So! How do the zodiacs work, anyway? How does Quark move 100 people off the ship and onto land and back again?
To start with, we were assigned into one of six different zodiac groups, each named after one of Antarctica’s early explorers. We signed up for these one of the days we were crossing the Drake. Allen, Jeff, and I were in the Amundsen group. For each landing, we were called by group to board, so that only a few people were in the boarding area at a time. It took a while to put on all your clothes and get all geared up, and it would get hot in all that stuff waiting inside, so a lot of people would put on all their gear and then go stand out on the decks while they waited to be called. It usually took only about 15 minutes to load everyone.
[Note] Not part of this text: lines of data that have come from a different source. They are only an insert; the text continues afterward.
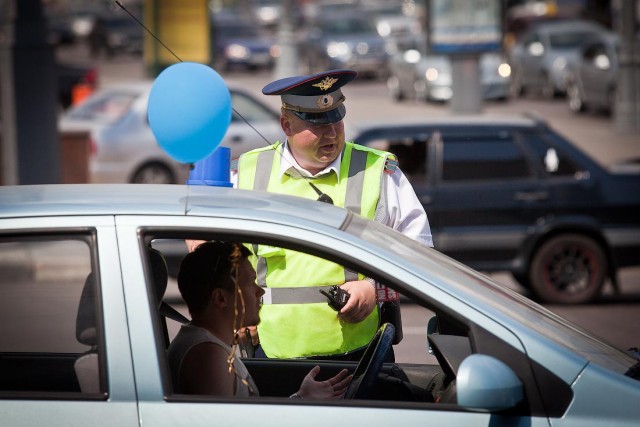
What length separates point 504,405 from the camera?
3.12m

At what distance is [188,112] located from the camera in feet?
15.0

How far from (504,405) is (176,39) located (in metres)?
22.9

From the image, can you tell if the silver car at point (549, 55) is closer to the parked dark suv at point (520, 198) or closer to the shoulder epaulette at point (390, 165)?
the parked dark suv at point (520, 198)

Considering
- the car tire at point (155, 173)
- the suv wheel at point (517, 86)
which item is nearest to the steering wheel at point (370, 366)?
the car tire at point (155, 173)

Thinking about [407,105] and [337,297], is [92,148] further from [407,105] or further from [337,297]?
[407,105]

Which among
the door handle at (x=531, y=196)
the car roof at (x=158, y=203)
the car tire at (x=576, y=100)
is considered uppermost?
the car roof at (x=158, y=203)

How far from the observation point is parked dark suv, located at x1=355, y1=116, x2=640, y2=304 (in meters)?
10.1

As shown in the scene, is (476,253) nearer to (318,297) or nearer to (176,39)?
(318,297)

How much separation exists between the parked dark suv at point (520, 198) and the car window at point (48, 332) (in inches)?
243

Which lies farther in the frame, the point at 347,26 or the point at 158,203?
the point at 347,26

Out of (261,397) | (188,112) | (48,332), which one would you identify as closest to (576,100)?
(188,112)

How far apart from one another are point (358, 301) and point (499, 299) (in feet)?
2.27

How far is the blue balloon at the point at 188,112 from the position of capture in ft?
15.0

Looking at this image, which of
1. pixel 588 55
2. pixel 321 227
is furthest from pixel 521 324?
pixel 588 55
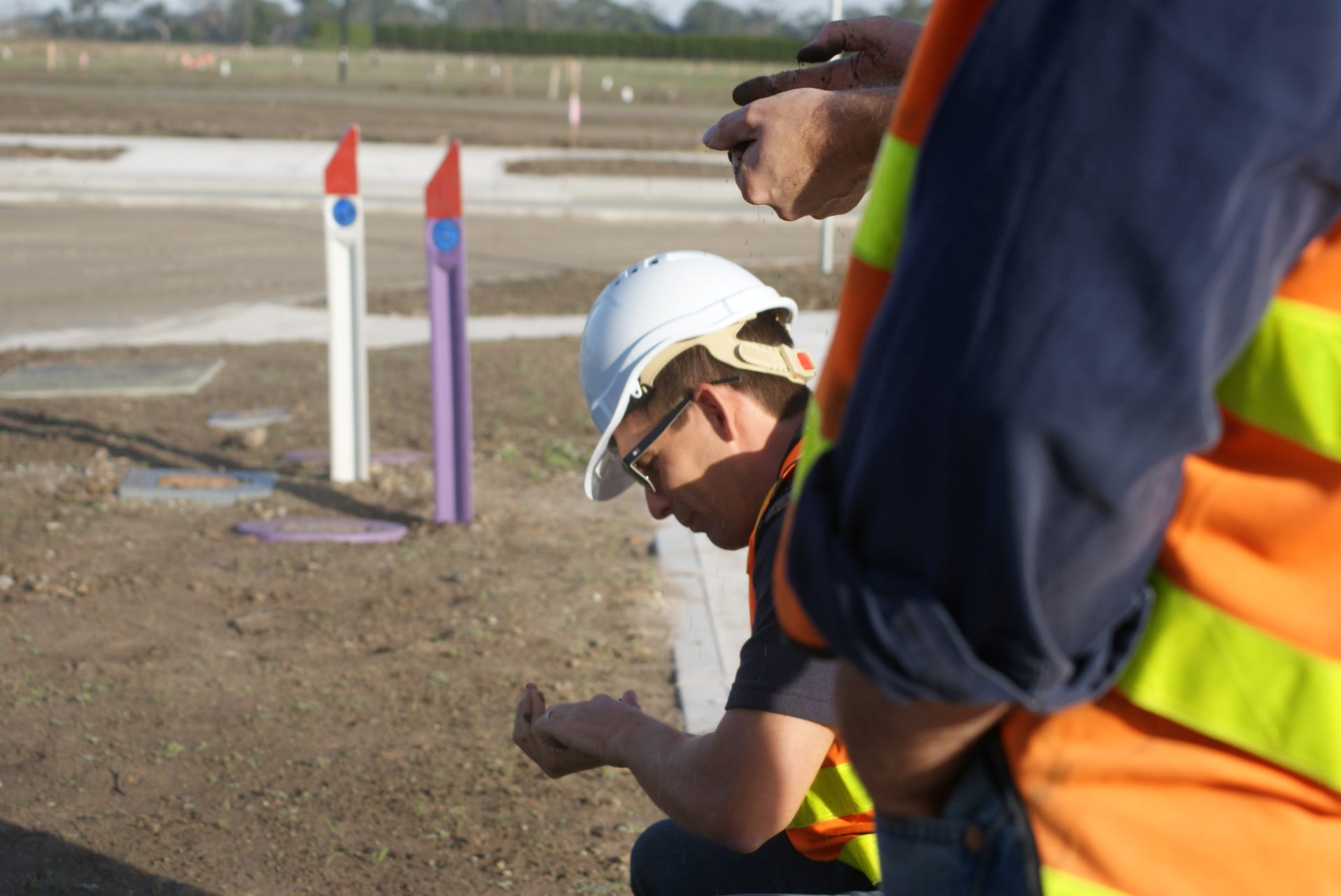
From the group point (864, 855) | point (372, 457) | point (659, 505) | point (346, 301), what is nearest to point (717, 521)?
point (659, 505)

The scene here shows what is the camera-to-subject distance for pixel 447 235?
19.4 ft

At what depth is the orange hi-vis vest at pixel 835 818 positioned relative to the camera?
6.93 ft

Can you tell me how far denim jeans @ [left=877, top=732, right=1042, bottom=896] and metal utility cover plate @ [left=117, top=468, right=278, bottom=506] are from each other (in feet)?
19.0

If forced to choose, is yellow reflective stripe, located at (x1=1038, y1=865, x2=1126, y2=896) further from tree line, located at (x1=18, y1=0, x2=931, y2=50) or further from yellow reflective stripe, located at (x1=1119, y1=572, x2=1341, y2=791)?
tree line, located at (x1=18, y1=0, x2=931, y2=50)

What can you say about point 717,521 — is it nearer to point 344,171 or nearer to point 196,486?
point 344,171

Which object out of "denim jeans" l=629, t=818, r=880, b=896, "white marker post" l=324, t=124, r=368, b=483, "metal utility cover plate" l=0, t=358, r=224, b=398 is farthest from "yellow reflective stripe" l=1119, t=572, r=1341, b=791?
"metal utility cover plate" l=0, t=358, r=224, b=398

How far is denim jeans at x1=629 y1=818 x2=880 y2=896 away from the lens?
7.50ft

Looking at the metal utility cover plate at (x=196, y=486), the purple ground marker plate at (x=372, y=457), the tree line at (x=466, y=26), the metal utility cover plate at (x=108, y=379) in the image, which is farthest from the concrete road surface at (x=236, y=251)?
the tree line at (x=466, y=26)

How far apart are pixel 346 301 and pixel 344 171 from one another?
614 mm

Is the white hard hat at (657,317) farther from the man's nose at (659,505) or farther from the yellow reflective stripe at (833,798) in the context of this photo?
the yellow reflective stripe at (833,798)

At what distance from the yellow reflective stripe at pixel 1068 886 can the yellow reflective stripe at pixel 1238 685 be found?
0.43ft

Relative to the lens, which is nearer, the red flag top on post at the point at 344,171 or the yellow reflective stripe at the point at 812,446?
the yellow reflective stripe at the point at 812,446

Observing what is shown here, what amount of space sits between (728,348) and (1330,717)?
1342 millimetres

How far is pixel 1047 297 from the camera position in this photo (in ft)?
2.64
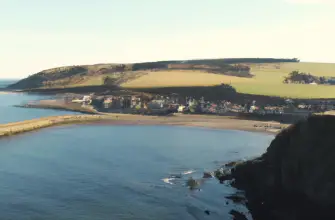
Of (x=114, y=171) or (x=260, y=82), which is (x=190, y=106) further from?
(x=114, y=171)

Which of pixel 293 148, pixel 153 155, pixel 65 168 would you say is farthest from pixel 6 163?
pixel 293 148

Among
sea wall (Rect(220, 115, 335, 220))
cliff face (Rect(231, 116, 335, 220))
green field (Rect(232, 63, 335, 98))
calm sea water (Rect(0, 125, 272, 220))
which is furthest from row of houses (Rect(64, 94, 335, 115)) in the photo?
cliff face (Rect(231, 116, 335, 220))

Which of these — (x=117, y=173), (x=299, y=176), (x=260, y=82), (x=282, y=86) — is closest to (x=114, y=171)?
(x=117, y=173)

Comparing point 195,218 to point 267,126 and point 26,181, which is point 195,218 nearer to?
point 26,181

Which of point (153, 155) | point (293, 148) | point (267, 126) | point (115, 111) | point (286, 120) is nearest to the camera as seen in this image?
point (293, 148)

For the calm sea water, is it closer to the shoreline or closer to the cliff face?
the cliff face

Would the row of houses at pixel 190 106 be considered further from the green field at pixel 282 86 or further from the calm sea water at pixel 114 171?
the calm sea water at pixel 114 171

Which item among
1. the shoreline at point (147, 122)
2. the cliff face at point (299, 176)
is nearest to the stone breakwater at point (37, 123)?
the shoreline at point (147, 122)
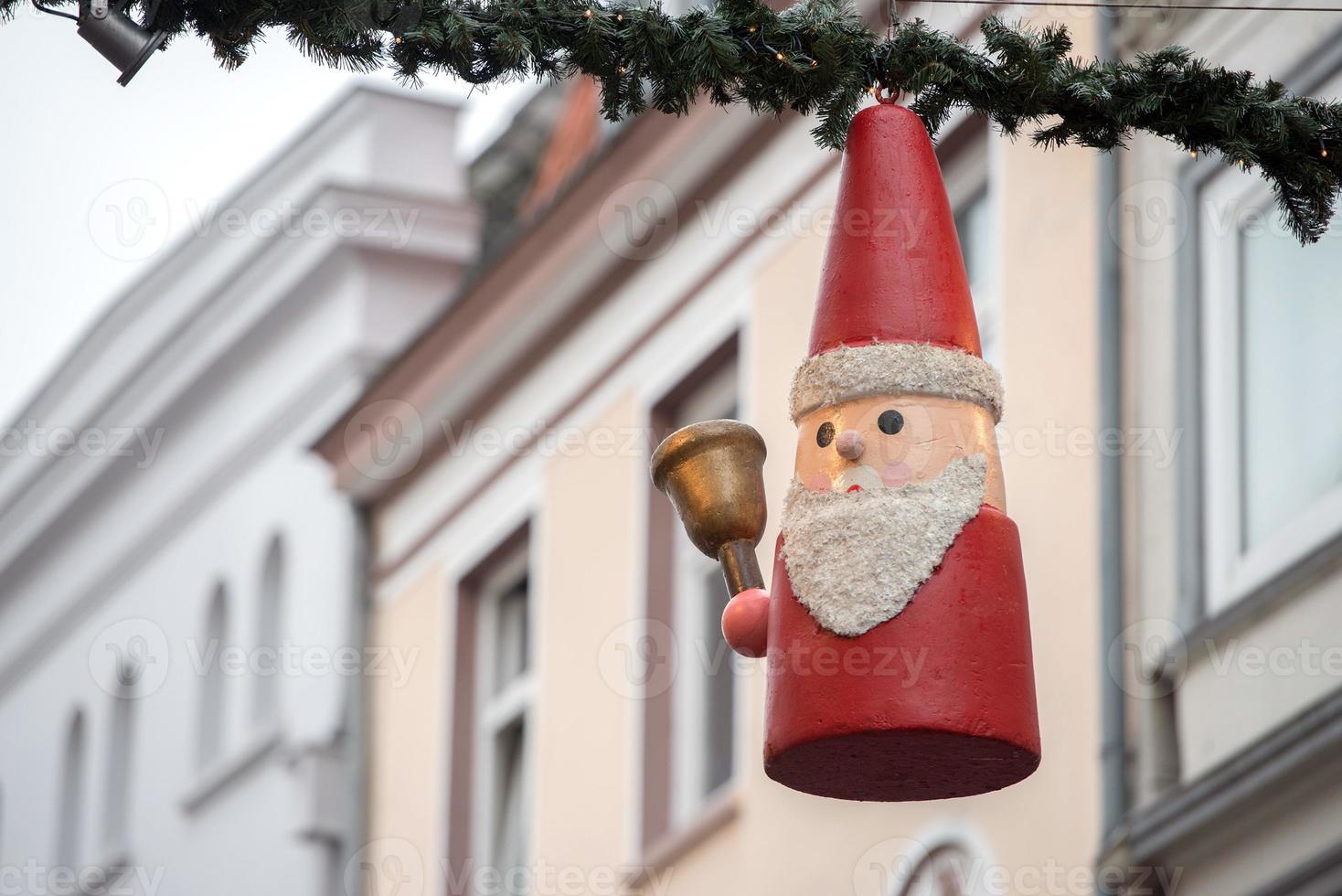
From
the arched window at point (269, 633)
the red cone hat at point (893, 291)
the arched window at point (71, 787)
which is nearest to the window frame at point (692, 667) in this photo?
the arched window at point (269, 633)

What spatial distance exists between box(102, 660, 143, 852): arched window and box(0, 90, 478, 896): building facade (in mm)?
19

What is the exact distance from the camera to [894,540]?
5695 millimetres

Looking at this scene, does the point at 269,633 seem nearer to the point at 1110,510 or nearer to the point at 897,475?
the point at 1110,510

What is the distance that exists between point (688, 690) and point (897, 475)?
815cm

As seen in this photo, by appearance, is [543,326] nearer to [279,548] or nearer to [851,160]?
[279,548]

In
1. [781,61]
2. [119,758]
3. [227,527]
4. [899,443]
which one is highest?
[227,527]

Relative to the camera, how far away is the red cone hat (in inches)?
230

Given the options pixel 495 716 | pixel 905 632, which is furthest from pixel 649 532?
pixel 905 632

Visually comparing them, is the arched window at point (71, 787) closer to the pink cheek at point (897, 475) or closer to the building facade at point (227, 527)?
the building facade at point (227, 527)

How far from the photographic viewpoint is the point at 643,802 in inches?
544

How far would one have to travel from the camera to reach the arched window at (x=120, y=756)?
67.0ft

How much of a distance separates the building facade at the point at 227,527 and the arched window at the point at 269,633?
2 cm

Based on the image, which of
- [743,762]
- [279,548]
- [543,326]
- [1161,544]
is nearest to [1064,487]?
[1161,544]

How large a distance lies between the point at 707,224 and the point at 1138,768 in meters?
4.66
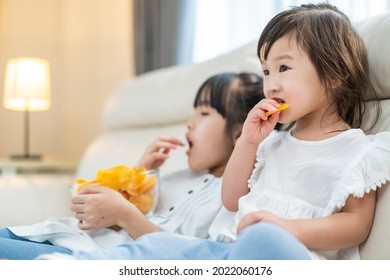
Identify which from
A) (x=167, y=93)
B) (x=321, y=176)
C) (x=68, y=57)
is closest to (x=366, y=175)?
(x=321, y=176)

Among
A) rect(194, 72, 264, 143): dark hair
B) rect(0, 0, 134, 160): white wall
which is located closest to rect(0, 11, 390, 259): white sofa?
rect(194, 72, 264, 143): dark hair

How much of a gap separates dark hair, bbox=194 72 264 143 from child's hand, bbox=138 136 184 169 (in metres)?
0.13

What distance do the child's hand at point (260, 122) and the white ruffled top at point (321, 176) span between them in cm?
5

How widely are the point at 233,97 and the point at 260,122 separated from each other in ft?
1.14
(Landing times were noted on our daily program, and Alex would notify us over the PA system when they were about to start calling groups, so we knew about when to be ready to go.)
On landings where there was a long hike, the “long hikers” were called first, before the regular groups, so they could get going. Then as soon as they were all ashore they could start hiking immediately without having to wait for the last zodiac to arrive.
I was waiting outside on deck for them to call the Amundsen group when I took this photo.
Before we left the ship, we had to sign out. Quark needed a way to make sure they knew who was off the ship, so they could make sure everyone was back ON the ship before we left. For each landing or zodiac cruise, they hung up a list of passengers by cabin number near the gangway, and we had to sign or X by our name as we headed out.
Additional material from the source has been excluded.